Stress and Alzheimer's Disease
Stress is often a factor that contributes to or worsens many conditions ranging from psoriasis to irritable bowel syndrome, perhaps because it results in compromised immunity. Recent evidence has shown that stress may be involved in accelerating the onset of Alzheimer’s disease as well as worsening the disease course.
How Does Stress Affect the Body?
Stress is known to activate key brain regions, namely the hypothalamic-pituitary-adrenal (HPA) axis, to stimulate the production and secretion of stress hormones such as corticosteroids (e.g. cortisol) and adrenalin.
Consequently, there is an elevation in heart rate, blood pressure and energy levels, as cortisol increases blood sugar levels and allows the brain to use the insulin more efficiently. At the same time, it also depresses the normal immune responses, digestive function, sexual function and other ‘non-essential’ functions. Inevitably, stress has an effect not only on the body, but the brain as well.
Long-term repeated or chronic stress can have negative consequences on multiple physiological processes leading to anxiety, depression, insomnia, cardiovascular disease, digestive impairment as well as potentially injuring cognition, causing early stage dementia.
Stress and Alzheimer’s Disease
A majority of our knowledge relating to stress and Alzheimer’s is from a vast database of animal studies, as the study and manipulation of stress in humans is difficult. The major toxic protein central to Alzheimer’s disease is beta-amyloid, which forms plaques in the brain and around vessels and is a primary pathological hallmark of Alzheimer’s disease. Stress has been shown to increase the production of toxic beta-amyloid in animal models of Alzheimer’s subjected to both acute and chronic stress. This has further been correlated with an accelerated decline in cognition in these animal models compared to those without any stress. Furthermore, early-life stress can have prolonged and permanent effects on the brains of these animals, with marked increases to amyloid levels within the brain and cerebrospinal fluid (CSF).
The second key Alzheimer’s protein is tau. Tau forms tangles which is the primary trigger for neuronal death in Alzheimer’s disease. Tangles are usually formed due to the hyper-phosphorylation of tau. Several studies have shown that stress exposure can lead to the hyper-phosphorylation of tau in animal models with stress compared to those who do not.

• **EXERCISE AIM**: Revise the stretch of the passage on stress and Alzheimer's disease from "Stress is known" through "brain as well.", putting "adrenaline" in place of "adrenalin". The lines after this point have no connection to the passage on stress and Alzheimer's disease.

• **ENTRIES SUPPLIED**:
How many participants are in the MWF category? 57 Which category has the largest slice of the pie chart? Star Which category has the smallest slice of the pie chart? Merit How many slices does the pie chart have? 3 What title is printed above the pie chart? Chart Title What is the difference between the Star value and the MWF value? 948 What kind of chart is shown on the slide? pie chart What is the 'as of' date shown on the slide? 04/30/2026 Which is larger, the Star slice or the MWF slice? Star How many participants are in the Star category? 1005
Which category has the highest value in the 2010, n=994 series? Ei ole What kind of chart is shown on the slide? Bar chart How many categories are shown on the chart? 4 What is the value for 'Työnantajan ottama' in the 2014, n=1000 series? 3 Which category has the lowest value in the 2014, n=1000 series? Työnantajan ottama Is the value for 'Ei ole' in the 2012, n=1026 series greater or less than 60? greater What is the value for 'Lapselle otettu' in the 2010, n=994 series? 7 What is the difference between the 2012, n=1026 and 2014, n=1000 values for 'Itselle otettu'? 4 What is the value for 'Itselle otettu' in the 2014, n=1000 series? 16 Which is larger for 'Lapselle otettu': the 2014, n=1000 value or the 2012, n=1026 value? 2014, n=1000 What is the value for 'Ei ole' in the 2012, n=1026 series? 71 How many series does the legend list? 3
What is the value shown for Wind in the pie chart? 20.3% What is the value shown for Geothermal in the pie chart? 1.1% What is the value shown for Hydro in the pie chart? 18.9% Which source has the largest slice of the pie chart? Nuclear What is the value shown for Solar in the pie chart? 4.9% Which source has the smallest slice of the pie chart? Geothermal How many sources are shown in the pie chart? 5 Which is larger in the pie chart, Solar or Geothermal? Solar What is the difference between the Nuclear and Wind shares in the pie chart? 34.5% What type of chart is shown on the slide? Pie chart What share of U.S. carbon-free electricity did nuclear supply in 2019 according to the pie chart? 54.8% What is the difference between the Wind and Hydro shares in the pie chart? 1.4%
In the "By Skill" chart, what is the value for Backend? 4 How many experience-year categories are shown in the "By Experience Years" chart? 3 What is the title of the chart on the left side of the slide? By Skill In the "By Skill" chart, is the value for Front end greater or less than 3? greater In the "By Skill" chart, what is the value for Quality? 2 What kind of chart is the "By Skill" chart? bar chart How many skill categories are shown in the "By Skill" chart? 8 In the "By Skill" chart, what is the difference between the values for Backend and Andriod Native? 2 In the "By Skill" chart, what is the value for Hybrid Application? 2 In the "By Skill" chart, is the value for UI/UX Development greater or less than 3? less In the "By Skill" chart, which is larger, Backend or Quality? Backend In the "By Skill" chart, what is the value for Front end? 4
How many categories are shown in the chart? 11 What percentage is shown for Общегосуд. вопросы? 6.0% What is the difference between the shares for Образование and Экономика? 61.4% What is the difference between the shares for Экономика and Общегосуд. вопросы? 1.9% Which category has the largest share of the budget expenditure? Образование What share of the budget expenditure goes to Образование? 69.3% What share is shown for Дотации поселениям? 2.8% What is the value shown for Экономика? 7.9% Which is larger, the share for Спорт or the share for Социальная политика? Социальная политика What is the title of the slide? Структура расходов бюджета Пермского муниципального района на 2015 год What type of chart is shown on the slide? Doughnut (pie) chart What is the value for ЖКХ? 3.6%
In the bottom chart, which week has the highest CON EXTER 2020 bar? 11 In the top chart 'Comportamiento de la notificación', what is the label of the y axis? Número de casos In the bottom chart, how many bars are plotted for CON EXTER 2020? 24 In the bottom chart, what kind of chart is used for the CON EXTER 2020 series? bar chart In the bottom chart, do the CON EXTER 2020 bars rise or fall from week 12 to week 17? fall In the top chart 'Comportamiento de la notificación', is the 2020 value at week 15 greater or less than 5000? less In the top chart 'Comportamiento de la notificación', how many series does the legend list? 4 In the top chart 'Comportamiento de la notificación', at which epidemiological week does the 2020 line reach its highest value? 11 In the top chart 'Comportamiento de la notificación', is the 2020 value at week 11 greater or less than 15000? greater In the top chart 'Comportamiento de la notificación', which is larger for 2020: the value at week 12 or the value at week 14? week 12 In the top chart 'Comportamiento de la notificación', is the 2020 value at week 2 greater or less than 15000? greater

• **EXERCISE SOLUTION**:
Stress is known to activate key brain regions, namely the hypothalamic-pituitary-adrenal (HPA) axis, to stimulate the production and secretion of stress hormones such as corticosteroids (e.g. cortisol) and adrenaline.
Consequently, there is an elevation in heart rate, blood pressure and energy levels, as cortisol increases blood sugar levels and allows the brain to use the insulin more efficiently. At the same time, it also depresses the normal immune responses, digestive function, sexual function and other ‘non-essential’ functions. Inevitably, stress has an effect not only on the body, but the brain as well.